Of all the places celebrities partied during Hollywood's Golden Age, one of the most popular was more than four hours north of Tinseltown. Movie stars and others among Hollywood's most famous drinkers often attended parties at Hearst Castle in San Simeon, CA, owned by publishing mogul William Randolph Hearst. While Hearst's enormous hillside estate may have inspired the somber epic Citizen Kane, what went on behind the walls of the real castle had a more playful and fun tone - at least until Hearst ran out of money.
Born in 1863 to parents made wealthy from mining, Hearst built his empire by first taking over the San Francisco Examiner newspaper. His paper gained popularity thanks to its sensational writing, bold headlines, and dramatic stories. Eventually, Hearst bought newspapers across the country, making him one of the wealthiest Americans of the time. One of the mogul's biggest hobbies involved the new industry of moving pictures, and Hearst befriended many of the burgeoning film stars - Hollywood's elite - inviting them to visit Hearst Castle throughout the 1920s and '30s.
In a rather unexpected celebrity will, Hearst bequeathed his property to his long-time mistress when he died in 1951, but she ultimately returned it to his family. Today, the California State Park system owns the estate and allows public visitors to share in the secrets and shenanigans of Hearst Castle history.
William Randolph Hearst's son, William Jr., earned himself a reputation as a prankster, something which occasionally rubbed off on guests. No stranger to pranks and dirty jokes himself, Cary Grant, a frequent Hearst Castle guest, engaged in shenanigans with Hearst's son on at least one occasion.

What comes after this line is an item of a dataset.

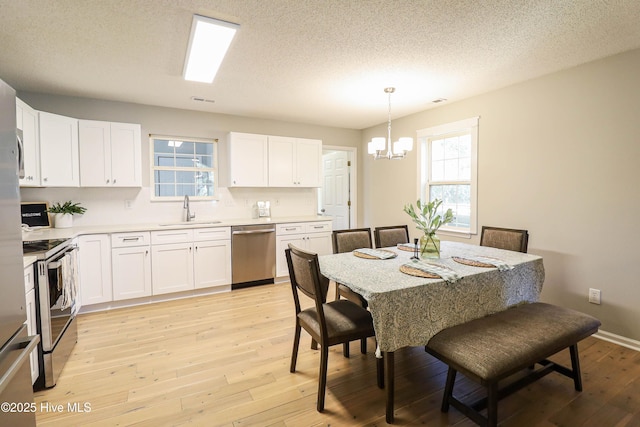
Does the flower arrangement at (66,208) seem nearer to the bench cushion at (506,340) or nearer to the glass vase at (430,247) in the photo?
the glass vase at (430,247)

The two men reportedly flew over the estate in an airplane, bringing sacks of flour along with them. According to the story, Grant and William Jr. threw the flour out of the plane, covering the castle and grounds in white powder. Angered, the elder Hearst revoked his guest's invitation. Grant allegedly returned to the ground to find his suitcase already packed and waiting by the door.
Though Prohibition began in 1920 in the US, William Randolph Hearst didn't let it stop his guests from enjoying their stay at his California mansion. Below the main building, he built a wine cellar with room for 10,000 bottles, and secured it with a lockable iron door. He wanted his guests to have a good time, but kept their partying within reason, setting limits on how much they could drink. Hearst once asked Dorothy Parker to leave after she had one drink too many, and did the same for David Niven, whom he caught hiding smuggled bottles of liquor under his bed.
Through his newspapers, Hearst revealed his stance against Prohibition, as he believed it inspired organized crime and thought authorities couldn't completely enforce the law. Though he admitted he enjoyed light drinking, Hearst hated when people became drunk. His newspapers held a contest in 1929, encouraging people to submit their best ideas on how to repeal Prohibition with a $25,000 reward. Regardless, Prohibition ended four years later.
Hearst Castle became known for its costume parties, with themes carefully picked by William Randolph Hearst. He even selected costumes for his guests, and paid seamstresses and tailors to create the garments by hand. One party's theme of dressing up like favorite movie stars caused celebrities to swap identities for an evening. Another party invited attendees to dress like children, and the "Your Favorite Character from History" party led Charlie Chaplin to dress up as Napoleon Bonaparte.
The locations for the parties often included a 110-room house on the beach, which Hearst built for Marion Davies. The couple used the house to throw Hearst a huge, circus-themed birthday bash when he turned 75. Bette Davis came as a bearded lady and mingled with 2,000 other invited celebrities, such as Clark Gable and Gloria Swanson. The party also featured a full-sized merry-go-round, which required a wall be torn down for it to fit. Since money appeared no object, Hearst simply had the wall rebuilt after the party.
In addition to the wine cellar, the basement areas of Hearst Castle contained vaults where William Randolph Hearst would store precious items. The vaults held many opulent fur coats, as well.
According to stories, guest Harpo Marx wandered down to the vaults late one night and brought out a large stack of mink coats. He then proceeded to dress all the statues in the garden with luxurious furs. It coincidentally snowed overnight and the other guests awoke to an odd sight outside. Reportedly, Hearst didn't find Harpo's redecorating idea too amusing.